PROMPT:
Write out, exactly and only, the lines that run from the top of the records to the line with "MAIKOU madera de". Include both ends; exclude pictures.

DATA SECTION:

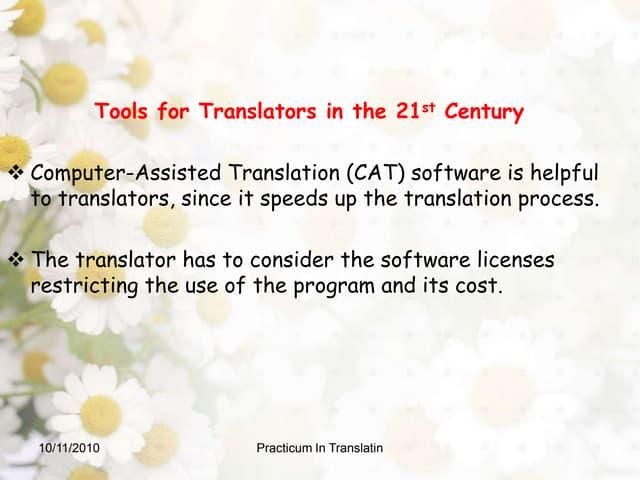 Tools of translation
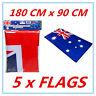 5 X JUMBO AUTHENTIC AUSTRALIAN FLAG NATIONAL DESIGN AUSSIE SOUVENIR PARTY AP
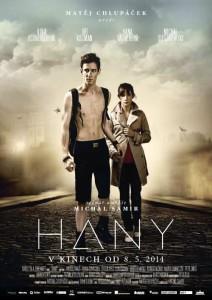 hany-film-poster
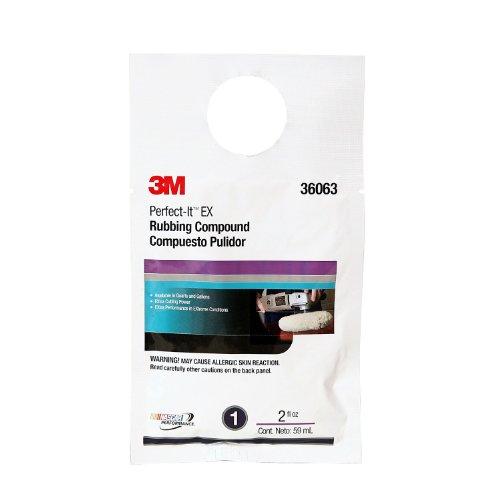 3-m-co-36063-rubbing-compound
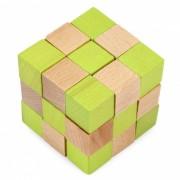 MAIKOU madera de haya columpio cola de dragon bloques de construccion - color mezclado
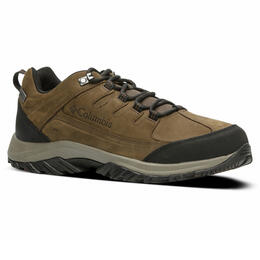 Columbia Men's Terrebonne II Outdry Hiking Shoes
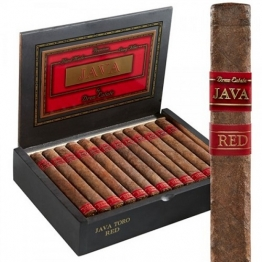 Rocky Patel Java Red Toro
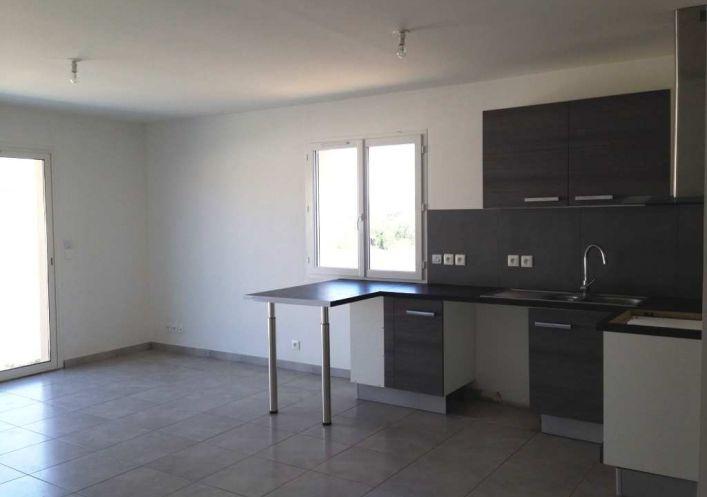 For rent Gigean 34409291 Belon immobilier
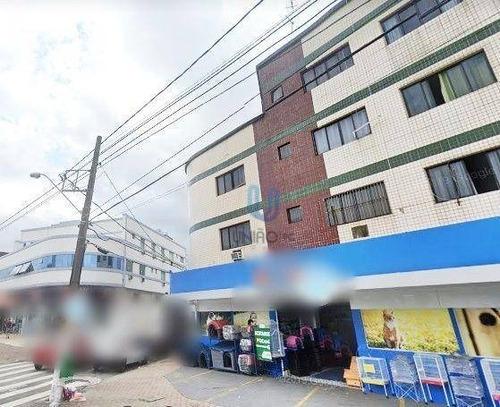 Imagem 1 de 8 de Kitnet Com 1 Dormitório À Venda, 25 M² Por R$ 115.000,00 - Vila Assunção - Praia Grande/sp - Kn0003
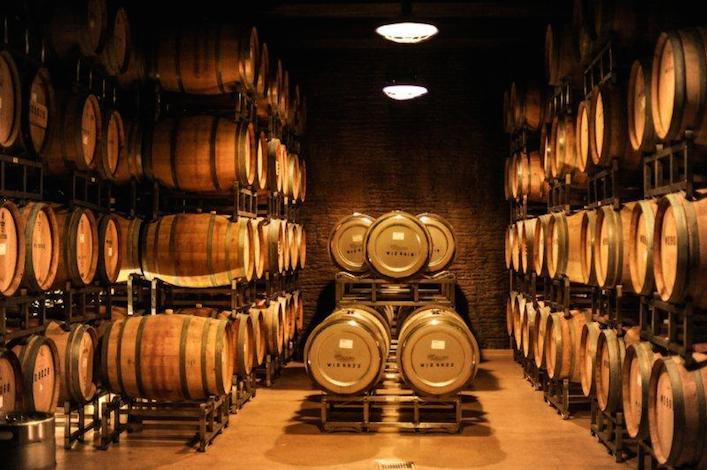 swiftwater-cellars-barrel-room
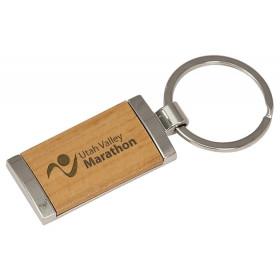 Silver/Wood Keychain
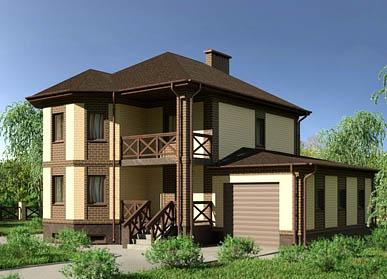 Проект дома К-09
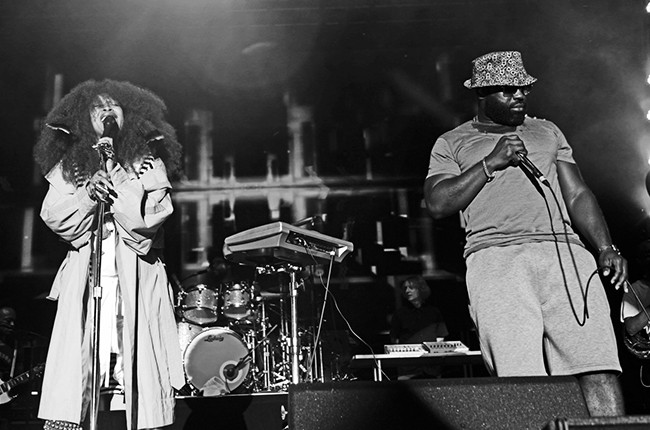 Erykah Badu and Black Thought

REPLY TO THE TASK:
 Tools of translation
 5 X JUMBO AUTHENTIC AUSTRALIAN FLAG NATIONAL DESIGN AUSSIE SOUVENIR PARTY AP
 hany-film-poster
 3-m-co-36063-rubbing-compound
 MAIKOU madera de haya columpio cola de dragon bloques de construccion - color mezclado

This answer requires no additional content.